**Exercise directions:** Report every line in the entries below that contains the string "instances", treating uppercase and lowercase as different.

— start Source material —

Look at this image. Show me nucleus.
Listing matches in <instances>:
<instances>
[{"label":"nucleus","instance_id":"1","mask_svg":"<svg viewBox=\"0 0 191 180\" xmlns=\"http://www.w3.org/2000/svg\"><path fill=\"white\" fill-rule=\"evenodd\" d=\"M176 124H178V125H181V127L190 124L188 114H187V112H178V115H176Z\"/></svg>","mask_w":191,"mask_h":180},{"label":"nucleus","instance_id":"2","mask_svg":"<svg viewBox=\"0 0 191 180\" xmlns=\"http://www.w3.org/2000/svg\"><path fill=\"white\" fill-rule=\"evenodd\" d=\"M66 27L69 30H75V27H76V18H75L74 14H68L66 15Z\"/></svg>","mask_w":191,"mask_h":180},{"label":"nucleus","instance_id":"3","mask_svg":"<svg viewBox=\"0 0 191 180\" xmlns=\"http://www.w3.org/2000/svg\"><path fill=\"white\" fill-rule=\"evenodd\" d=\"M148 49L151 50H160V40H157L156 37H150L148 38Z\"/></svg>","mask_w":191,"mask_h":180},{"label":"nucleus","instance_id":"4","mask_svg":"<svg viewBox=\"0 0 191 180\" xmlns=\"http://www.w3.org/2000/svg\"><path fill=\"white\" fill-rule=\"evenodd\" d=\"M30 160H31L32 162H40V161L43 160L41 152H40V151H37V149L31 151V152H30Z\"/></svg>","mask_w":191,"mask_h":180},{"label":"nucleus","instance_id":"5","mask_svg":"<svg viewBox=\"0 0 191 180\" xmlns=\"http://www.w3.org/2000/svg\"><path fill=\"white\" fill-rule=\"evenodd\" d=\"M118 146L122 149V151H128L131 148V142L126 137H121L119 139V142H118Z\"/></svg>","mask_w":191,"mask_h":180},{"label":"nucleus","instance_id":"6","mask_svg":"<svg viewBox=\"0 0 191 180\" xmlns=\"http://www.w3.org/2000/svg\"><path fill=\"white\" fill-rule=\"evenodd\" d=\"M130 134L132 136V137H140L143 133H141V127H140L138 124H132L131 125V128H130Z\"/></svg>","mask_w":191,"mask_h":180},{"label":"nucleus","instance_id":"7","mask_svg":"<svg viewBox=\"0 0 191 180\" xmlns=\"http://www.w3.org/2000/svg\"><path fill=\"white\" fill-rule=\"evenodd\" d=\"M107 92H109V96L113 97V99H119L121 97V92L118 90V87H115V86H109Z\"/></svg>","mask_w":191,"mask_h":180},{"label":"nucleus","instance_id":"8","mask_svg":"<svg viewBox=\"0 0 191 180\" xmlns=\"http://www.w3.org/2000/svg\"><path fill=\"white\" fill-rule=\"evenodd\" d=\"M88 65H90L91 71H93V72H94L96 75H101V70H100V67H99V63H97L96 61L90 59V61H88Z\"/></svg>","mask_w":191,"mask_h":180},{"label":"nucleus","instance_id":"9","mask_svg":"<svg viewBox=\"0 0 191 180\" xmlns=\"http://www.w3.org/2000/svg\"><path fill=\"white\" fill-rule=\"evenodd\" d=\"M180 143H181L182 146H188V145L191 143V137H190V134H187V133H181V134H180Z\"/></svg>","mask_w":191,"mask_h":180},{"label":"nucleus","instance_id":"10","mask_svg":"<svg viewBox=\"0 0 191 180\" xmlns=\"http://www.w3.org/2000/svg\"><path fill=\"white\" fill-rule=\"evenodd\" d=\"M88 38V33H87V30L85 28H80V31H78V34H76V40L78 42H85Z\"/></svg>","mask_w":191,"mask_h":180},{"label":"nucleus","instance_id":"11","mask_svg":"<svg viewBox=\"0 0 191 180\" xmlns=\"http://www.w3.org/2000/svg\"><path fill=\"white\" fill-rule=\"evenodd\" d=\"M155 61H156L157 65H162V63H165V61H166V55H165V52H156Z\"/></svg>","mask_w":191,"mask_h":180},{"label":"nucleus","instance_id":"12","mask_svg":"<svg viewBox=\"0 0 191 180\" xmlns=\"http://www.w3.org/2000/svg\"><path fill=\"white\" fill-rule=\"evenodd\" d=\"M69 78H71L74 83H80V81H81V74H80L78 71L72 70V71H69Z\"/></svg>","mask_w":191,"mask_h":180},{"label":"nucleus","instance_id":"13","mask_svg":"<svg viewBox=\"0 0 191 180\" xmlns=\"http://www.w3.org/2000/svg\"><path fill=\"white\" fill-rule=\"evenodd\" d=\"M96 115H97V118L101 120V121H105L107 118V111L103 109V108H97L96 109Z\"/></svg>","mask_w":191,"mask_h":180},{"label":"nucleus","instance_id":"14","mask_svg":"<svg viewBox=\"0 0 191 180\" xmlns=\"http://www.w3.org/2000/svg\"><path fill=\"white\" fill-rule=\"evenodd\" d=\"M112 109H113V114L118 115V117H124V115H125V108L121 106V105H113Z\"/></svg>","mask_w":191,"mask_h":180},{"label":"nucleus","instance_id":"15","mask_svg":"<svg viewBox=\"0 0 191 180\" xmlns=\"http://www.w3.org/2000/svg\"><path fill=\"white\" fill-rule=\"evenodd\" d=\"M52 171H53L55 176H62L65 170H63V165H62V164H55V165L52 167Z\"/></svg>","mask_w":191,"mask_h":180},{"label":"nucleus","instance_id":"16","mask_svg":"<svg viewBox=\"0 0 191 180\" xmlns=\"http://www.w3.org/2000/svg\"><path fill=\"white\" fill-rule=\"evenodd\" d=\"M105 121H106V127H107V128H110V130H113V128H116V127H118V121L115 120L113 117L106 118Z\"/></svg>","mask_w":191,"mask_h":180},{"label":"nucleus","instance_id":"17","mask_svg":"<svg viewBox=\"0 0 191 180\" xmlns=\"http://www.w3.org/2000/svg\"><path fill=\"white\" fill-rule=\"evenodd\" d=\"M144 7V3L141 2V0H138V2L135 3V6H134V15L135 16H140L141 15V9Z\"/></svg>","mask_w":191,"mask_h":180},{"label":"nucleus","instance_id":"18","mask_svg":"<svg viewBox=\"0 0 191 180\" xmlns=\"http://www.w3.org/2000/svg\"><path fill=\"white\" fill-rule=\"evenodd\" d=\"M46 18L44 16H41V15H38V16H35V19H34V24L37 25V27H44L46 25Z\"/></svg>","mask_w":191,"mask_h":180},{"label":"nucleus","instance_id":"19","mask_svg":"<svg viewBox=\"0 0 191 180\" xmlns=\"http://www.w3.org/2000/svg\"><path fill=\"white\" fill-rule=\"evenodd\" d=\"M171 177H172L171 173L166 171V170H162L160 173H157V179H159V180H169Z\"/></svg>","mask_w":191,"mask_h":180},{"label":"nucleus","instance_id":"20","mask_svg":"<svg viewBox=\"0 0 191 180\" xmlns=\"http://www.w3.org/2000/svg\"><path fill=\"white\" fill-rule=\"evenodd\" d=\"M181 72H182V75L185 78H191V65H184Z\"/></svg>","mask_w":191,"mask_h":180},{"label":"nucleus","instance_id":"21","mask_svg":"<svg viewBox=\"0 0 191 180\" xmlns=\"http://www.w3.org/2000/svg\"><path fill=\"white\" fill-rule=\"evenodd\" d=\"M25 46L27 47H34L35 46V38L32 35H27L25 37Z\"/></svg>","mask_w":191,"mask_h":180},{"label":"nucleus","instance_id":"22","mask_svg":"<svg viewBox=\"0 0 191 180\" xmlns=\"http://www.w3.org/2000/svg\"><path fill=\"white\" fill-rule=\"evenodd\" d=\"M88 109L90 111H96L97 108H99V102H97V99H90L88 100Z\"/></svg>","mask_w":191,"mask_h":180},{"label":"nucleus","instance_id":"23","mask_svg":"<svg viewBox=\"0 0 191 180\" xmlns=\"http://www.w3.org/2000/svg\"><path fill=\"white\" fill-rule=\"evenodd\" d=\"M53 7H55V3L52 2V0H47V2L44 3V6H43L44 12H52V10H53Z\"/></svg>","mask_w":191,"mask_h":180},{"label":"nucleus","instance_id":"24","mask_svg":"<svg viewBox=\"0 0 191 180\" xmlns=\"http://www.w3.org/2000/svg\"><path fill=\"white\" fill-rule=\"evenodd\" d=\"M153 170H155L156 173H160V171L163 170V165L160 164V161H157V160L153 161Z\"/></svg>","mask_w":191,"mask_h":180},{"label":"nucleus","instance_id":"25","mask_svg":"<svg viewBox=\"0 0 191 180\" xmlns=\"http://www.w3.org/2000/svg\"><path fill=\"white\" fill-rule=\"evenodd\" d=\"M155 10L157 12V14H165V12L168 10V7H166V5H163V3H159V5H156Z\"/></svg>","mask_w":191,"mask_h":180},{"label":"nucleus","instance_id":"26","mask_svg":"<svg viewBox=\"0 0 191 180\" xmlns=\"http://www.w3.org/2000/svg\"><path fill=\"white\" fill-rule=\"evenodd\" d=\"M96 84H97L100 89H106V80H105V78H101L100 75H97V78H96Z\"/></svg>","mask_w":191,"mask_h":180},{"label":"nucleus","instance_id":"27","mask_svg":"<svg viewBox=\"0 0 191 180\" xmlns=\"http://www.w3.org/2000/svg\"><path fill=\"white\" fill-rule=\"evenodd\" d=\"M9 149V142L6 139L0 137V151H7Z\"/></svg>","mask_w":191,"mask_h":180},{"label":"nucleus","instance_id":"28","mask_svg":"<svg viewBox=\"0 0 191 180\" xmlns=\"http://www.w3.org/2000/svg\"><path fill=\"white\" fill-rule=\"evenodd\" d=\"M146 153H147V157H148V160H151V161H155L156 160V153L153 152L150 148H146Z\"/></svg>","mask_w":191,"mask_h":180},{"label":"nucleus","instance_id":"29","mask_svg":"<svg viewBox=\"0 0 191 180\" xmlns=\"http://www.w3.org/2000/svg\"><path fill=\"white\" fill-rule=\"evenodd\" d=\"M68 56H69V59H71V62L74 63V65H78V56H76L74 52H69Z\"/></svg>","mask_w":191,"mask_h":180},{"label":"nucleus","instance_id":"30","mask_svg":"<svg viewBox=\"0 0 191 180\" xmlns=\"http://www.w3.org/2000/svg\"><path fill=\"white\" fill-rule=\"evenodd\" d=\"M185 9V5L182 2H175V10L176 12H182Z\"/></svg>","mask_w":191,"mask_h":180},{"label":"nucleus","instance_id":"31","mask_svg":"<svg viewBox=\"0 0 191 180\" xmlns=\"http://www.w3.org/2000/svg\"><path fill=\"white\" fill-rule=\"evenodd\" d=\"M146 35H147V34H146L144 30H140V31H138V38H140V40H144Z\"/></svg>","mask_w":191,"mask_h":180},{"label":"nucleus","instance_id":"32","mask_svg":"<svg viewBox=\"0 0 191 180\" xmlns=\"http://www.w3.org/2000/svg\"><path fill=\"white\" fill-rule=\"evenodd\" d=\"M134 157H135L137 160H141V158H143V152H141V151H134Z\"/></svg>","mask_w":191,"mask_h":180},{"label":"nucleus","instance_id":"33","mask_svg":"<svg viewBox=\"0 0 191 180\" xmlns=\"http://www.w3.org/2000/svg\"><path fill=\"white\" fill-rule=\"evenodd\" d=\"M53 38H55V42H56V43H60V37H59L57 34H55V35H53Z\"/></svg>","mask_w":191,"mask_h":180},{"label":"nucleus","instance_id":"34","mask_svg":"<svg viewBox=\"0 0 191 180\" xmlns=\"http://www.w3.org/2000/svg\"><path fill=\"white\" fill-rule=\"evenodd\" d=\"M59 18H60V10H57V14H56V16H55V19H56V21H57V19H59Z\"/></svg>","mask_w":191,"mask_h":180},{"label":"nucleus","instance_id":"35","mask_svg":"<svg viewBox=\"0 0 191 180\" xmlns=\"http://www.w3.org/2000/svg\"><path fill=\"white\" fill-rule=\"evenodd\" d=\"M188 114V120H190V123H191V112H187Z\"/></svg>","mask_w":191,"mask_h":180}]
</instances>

— end Source material —

**Finished answer:**
Listing matches in <instances>:
<instances>
</instances>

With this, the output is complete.